The 4th Horseman/Dark Art Emporium
As of yet, there are no reports of either of these spots being haunted, but scary? Oh, yeah. The 4th Horseman (121 W. 4th St.) is one of Long Beach’s best pizza joints, with scary film-titled pies including Pastrami Dearest – pastrami, sauerkraut and Thousand Islands – and Frailty, arguably the best vegan pizza in the city. That, a whole lot of terrific craft beers are wrapped up in an interior decorated with horrorcore comics and posters, dark lighting and creepy, old-timey movies playing on creepy, old-timey TVs. Perhaps scariest of all? The restroom where you’re watched by dead-eyed doll heads. Yeah.

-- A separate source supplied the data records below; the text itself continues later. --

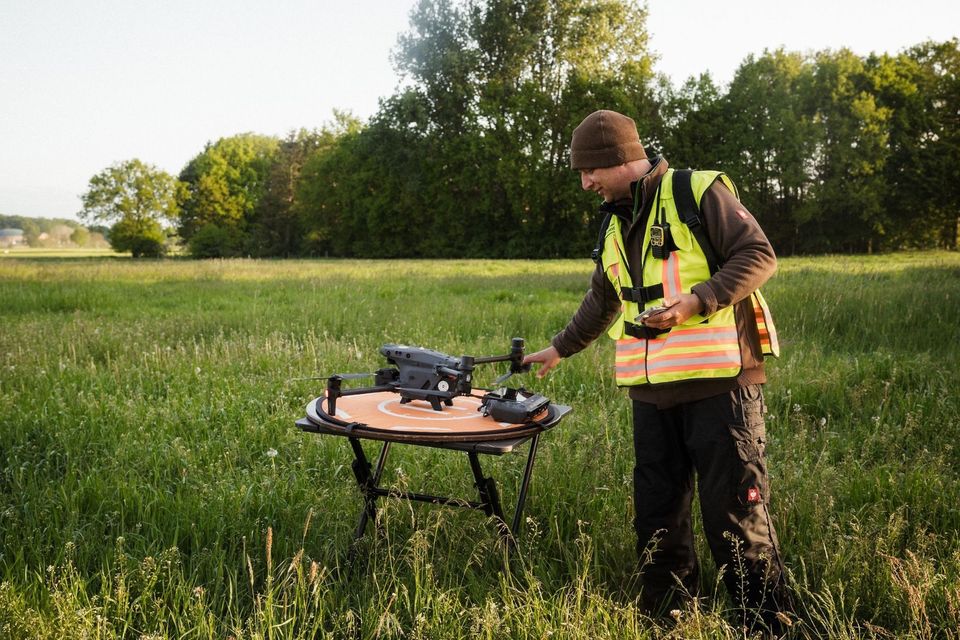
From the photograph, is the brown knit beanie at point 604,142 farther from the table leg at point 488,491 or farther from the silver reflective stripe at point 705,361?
the table leg at point 488,491

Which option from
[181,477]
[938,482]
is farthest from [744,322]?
[181,477]

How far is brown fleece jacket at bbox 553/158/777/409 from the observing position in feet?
9.54

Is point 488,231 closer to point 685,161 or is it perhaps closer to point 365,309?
point 685,161

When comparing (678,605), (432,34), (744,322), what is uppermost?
(432,34)

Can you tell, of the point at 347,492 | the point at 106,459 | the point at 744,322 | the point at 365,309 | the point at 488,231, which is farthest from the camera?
the point at 488,231

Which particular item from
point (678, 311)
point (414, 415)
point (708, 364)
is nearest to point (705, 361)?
point (708, 364)

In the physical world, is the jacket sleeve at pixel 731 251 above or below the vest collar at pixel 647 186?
below

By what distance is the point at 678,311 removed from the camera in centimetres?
289

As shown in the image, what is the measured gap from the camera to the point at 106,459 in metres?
5.23

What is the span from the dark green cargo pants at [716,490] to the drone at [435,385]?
0.61m

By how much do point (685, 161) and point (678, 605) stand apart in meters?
44.1

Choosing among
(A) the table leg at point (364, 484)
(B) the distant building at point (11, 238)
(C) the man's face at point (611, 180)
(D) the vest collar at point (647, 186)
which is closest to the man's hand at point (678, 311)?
(D) the vest collar at point (647, 186)

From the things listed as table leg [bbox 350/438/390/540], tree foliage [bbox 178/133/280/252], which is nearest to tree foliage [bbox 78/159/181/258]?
tree foliage [bbox 178/133/280/252]

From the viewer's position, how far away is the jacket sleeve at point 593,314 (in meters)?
3.77
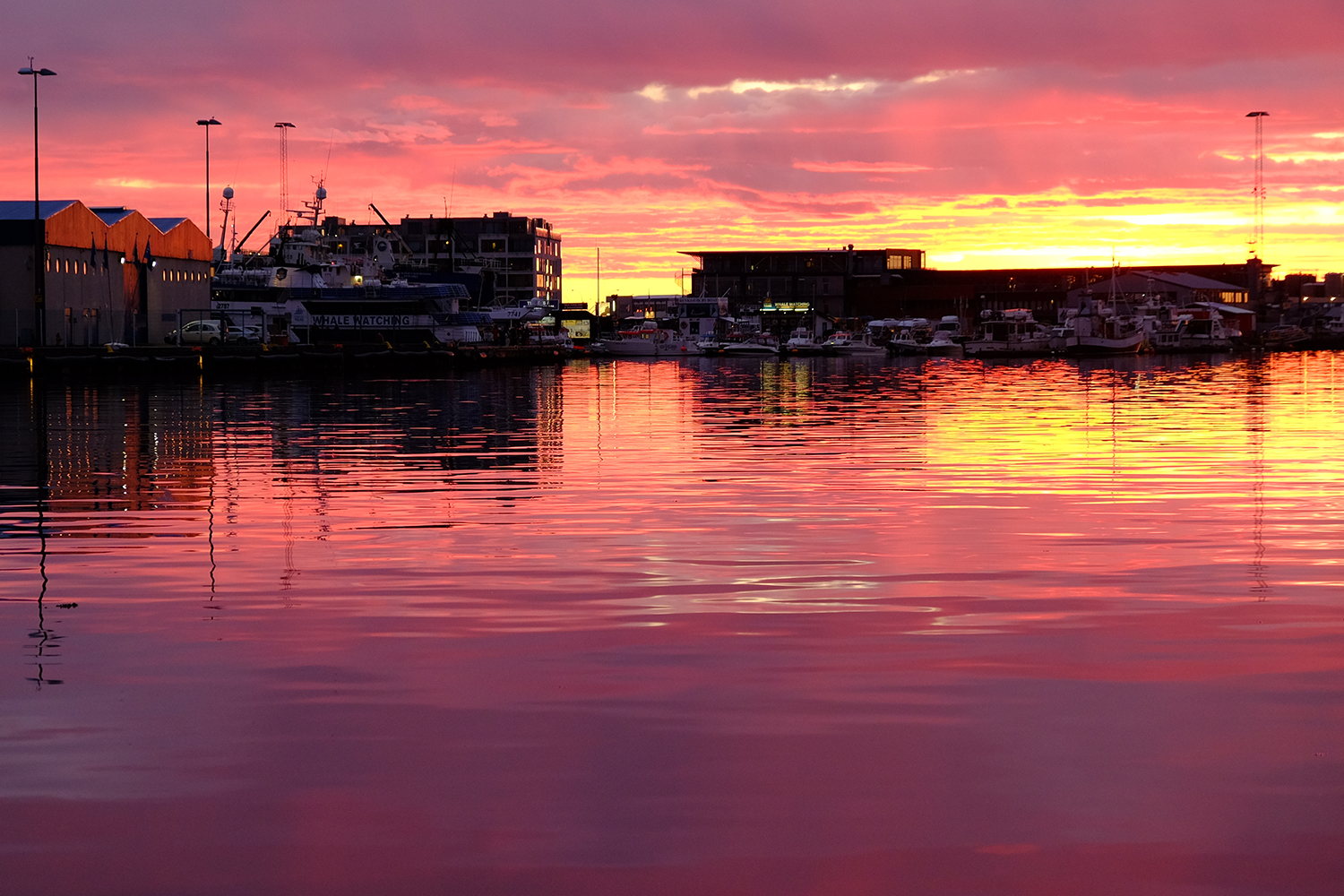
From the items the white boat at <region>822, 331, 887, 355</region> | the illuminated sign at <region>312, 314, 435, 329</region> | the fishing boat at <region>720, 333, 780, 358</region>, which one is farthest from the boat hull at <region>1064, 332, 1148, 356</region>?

If that isn’t enough (or even if it is), you can head through a door at the back that leads into the Dark Art Emporium, an eclectic mix of fine art, oddities, human skulls and taxidermy. Everything from the surreal to the “So real it’s freaking me out,” Dark Art runs the gamut of scary to slapstick, with everything you can imagine, or fear, in between.
And…
The RMS Queen Mary
We’d be remiss not to include one of Long Beach’s most iconic attractions – which is also its most haunted. In fact, the Queen Mary often ranks as one of the most haunted sites in the U.S. That’s not surprising given that during the ship’s nearly 90 years of service, it has been the scene of deaths both accidental and intended. Guests and staff alike have reported being confronted by spirits all over the ship, spirits such as a young girl named Mary who drowned in the first-class pool in 1949. It’s around the pool where many people have said they’ve encountered Mary, though she has been seen all over the ship. There have also been reports of the tortured cries of John Pedder, an 18-year-old worker crushed by a heavy engine room door in 1966. There’s a “Lady in White” who makes the rounds and the ghostly giggles of children playing in the ship’s nursery. Perhaps most infamously of all is Cabin 340, whose haunting is attributed to a double-murder committed on the ship. B340 had caused such terror that it was made off-limits to guests for 30 years. Now, you can not only stay overnight in the cabin, chances are you’ll have to wait in line. All of these incidents have inspired various seances and other paranormal events at the ship, most notably the very popular “Dark Harbor” event on the ship that incorporates much of the ship's ghostly history into this annual Halloween haunt.